Abstract:
The drastic increase of large volume of data on the web becomes cumbersome to get relevant
information. To tackle this problem a lot of information extraction tasks have been done from the
literature background. Event and Temporal information extraction is one of information extraction tasks,
which helps to get important events from large set of texts with their chronological order and answers
the question of what happened on a certain situation as well as when does it happen. Unlike other
information tasks like entity extraction research needs felt for event and temporal information extraction
especially for Amharic still there is no work on this particular IE task.

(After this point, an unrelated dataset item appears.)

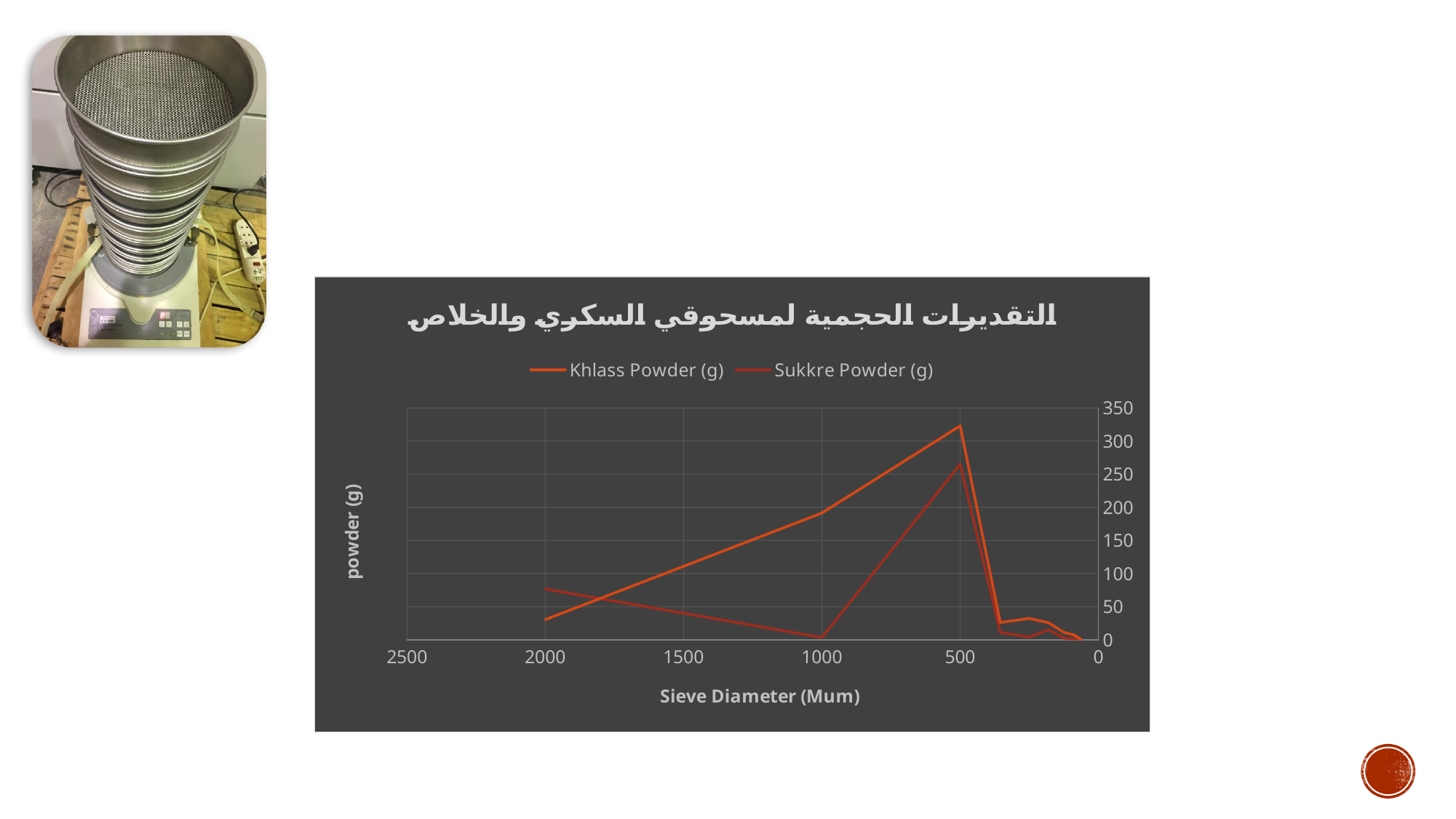
Is the lower of the two peaks at sieve diameter 500 greater or less than 200? greater At which sieve diameter does the highest plotted value on the chart occur? 500 How many tick labels are shown on the chart's x axis? 6 Is the value of the higher line at sieve diameter 1000 greater or less than 150? greater How many series does the chart's legend list? 2 What is the title of the chart's x axis? Sieve Diameter (Mum) What kind of chart is shown on the slide? line chart Is the highest value plotted on the chart greater or less than 300? greater What are the two series names in the chart's legend? Khlass Powder (g) and Sukkre Powder (g) Do the plotted values rise or fall moving from sieve diameter 500 to sieve diameter 0 along the x axis? fall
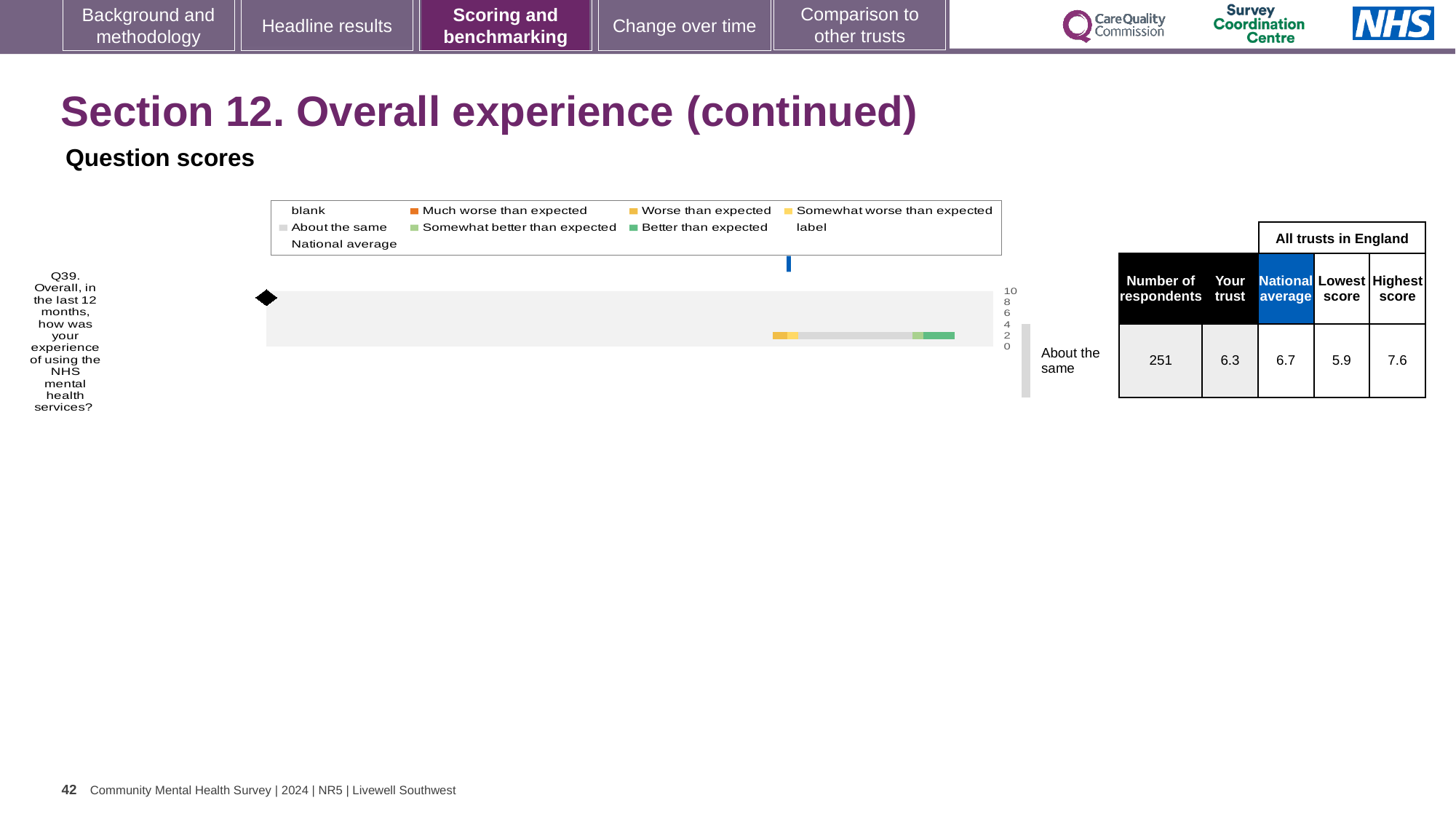
How many survey questions are plotted on this chart? 1 What is the difference between the highest and lowest trust scores for Q39? 1.7 What is the national average score for Q39? 6.7 For Q39, which is higher: the trust's score or the national average? National average What is the 'Your trust' score for Q39 (Overall, in the last 12 months, how was your experience of using the NHS mental health services?)? 6.3 According to the legend, what colour represents 'Much worse than expected'? Orange What is the lowest score among all trusts in England for Q39? 5.9 Which benchmarking category is the trust's Q39 score placed in? About the same What is the highest score among all trusts in England for Q39? 7.6 By how much does the national average exceed the trust's score for Q39? 0.4 How many respondents answered Q39? 251 What kind of chart is used to show the Q39 question score? Bar chart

As the first comprehensive work we designed a model on event and temporal information extraction
from Amharic text. The model is comprised of different components including common preprocessing,
learning and classification, event extraction, temporal information extraction. To develop the proposed
model we used different approaches for each tasks. For event extraction component we used a machine
learning classifier but the classifier fails to detect deverbal events. To resolve the machine learning
classifier limitation of missing deverbal entities due to their ambiguities we used rule based approach
using syntactic features such as POS, morphological analyzer, and list of gazetteers. In practice it‟s
difficult to stay within the boundary of single event extraction method. So as both approaches have
advantages and disadvantages combining those results to get the advantage of the machine learning
classifier and the rule based approach advantage we developed hybrid approach for event extraction. For
temporal information extraction component regular expression, list of temporal gazetteers in
combination with some rules is used. The preprocessing component is used to prepare and normalize
input texts. Whereas the event extraction component extracts events and the temporal information
extractor is used to extract and normalize temporal expressions. Various experiments are conducted for
each approach with different scenarios. The hybrid approach for event extraction component
outperforms over the other two approaches and the evaluation result yields precision, recall, and Fmeasures of 97.7%, 96.3% and 96.99% respectively. The rule based approach for temporal information
extraction scores a precision, recall, and F-measures of 84.6%, 89.7% and 87.1% respectively.